Les exemples ne manquent pas. Julian Esteban, Sandro Bürki, Fabrizio Zambrella… Des talents sur qui reposaient beaucoup d’espoirs. Partis avant leur majorité tenter leur chance à l’étranger, ils ont échoué dans l’antichambre des grands clubs européens. Barrés par une concurrence acharnée ou par les blessures, beaucoup ont hypothéqué la suite de leur carrière.
Même s’il est trop tôt pour tirer un bilan définitif, la situation semble se reproduire pour plusieurs des éléments de la sélection suisse des moins de 17 ans, sacrée championne du monde l’an dernier au Nigeria.

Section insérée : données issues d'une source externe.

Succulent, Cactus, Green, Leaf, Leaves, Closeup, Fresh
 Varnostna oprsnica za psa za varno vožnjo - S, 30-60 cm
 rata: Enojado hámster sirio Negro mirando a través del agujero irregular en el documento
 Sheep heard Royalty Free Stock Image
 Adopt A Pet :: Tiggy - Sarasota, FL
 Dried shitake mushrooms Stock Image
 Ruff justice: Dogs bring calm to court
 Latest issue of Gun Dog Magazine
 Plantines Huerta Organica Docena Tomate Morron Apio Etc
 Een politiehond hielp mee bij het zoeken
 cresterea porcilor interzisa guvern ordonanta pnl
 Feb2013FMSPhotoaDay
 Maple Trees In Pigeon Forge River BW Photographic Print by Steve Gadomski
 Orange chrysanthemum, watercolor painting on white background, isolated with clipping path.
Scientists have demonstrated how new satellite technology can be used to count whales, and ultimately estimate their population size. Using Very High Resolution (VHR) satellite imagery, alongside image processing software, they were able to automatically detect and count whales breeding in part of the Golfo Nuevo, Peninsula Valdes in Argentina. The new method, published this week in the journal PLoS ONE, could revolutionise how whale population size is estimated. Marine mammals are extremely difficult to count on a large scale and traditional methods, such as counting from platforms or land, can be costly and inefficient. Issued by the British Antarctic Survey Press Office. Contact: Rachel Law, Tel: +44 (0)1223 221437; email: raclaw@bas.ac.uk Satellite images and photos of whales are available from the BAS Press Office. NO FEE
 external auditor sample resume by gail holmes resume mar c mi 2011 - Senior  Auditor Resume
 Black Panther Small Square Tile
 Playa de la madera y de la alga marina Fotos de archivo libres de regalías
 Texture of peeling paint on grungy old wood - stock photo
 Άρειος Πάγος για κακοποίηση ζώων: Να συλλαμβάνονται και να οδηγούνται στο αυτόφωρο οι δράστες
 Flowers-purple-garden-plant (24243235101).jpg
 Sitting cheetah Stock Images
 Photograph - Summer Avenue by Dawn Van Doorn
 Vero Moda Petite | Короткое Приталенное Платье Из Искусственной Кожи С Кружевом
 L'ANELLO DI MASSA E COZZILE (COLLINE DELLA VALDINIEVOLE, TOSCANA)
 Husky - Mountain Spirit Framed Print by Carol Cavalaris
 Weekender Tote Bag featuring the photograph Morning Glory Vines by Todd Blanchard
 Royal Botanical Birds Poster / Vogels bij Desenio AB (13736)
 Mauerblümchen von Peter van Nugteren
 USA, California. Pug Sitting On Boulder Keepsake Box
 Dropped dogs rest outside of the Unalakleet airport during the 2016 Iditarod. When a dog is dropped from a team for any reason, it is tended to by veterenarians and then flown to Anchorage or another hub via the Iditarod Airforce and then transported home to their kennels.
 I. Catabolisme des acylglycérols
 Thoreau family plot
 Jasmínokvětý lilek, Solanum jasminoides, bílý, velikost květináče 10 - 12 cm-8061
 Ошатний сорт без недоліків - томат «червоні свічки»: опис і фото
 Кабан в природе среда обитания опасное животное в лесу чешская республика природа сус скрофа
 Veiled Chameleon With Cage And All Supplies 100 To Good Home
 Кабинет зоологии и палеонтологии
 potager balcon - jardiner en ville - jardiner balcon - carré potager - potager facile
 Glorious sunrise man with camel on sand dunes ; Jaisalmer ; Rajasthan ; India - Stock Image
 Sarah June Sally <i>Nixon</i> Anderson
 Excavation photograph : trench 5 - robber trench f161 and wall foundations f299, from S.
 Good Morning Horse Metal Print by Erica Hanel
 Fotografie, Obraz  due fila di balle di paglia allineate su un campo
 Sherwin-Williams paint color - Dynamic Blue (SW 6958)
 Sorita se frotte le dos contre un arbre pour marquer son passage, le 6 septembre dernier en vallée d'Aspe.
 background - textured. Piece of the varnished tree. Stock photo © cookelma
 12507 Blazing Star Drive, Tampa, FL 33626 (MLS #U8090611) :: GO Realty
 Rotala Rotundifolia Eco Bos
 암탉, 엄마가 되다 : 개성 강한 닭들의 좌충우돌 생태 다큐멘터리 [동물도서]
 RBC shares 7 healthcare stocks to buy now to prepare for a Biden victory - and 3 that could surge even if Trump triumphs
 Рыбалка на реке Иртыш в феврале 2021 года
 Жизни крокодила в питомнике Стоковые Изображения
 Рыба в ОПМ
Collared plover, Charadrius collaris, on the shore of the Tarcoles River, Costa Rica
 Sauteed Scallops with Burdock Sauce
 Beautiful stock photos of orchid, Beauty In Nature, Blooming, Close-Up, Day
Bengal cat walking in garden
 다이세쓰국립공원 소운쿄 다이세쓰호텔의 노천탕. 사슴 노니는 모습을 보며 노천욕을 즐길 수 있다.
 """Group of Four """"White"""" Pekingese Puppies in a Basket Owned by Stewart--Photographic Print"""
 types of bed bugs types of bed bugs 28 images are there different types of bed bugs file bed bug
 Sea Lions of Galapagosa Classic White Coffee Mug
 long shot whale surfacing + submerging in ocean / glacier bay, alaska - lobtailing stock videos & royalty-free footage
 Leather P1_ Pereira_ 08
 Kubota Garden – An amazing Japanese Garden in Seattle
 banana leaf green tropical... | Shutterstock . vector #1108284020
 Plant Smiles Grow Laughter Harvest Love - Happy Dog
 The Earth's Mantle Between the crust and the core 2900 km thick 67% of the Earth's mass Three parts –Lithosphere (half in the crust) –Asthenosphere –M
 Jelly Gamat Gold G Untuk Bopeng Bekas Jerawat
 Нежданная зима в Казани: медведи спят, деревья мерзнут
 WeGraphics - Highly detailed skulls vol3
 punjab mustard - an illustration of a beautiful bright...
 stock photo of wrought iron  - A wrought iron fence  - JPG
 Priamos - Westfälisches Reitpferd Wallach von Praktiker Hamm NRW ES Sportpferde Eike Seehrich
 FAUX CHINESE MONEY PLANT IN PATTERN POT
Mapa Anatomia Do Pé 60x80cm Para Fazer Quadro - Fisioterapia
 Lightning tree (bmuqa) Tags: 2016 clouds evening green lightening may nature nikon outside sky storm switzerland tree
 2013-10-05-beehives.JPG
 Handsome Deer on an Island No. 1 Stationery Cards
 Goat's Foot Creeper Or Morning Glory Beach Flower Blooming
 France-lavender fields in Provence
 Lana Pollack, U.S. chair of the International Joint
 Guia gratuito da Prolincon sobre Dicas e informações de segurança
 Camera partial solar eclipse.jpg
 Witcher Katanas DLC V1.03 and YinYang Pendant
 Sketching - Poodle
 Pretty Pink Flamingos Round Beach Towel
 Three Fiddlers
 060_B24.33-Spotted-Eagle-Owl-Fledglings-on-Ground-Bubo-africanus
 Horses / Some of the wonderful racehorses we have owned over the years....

Consciente de ce phénomène, l’Association suisse de football a mandaté Markus Frei, ancien entraîneur des M17 champions d’Europe en 2002, par ailleurs père de Fabian Frei, jeune espoir évoluant au FC Saint-Gall, pour s’occuper de la planification de carrière des jeunes talents. Interview.
swissinfo.ch: Avec une année de recul, quelle importance attribuez-vous à la victoire de l’équipe de Suisse des moins de 17 ans au Nigeria?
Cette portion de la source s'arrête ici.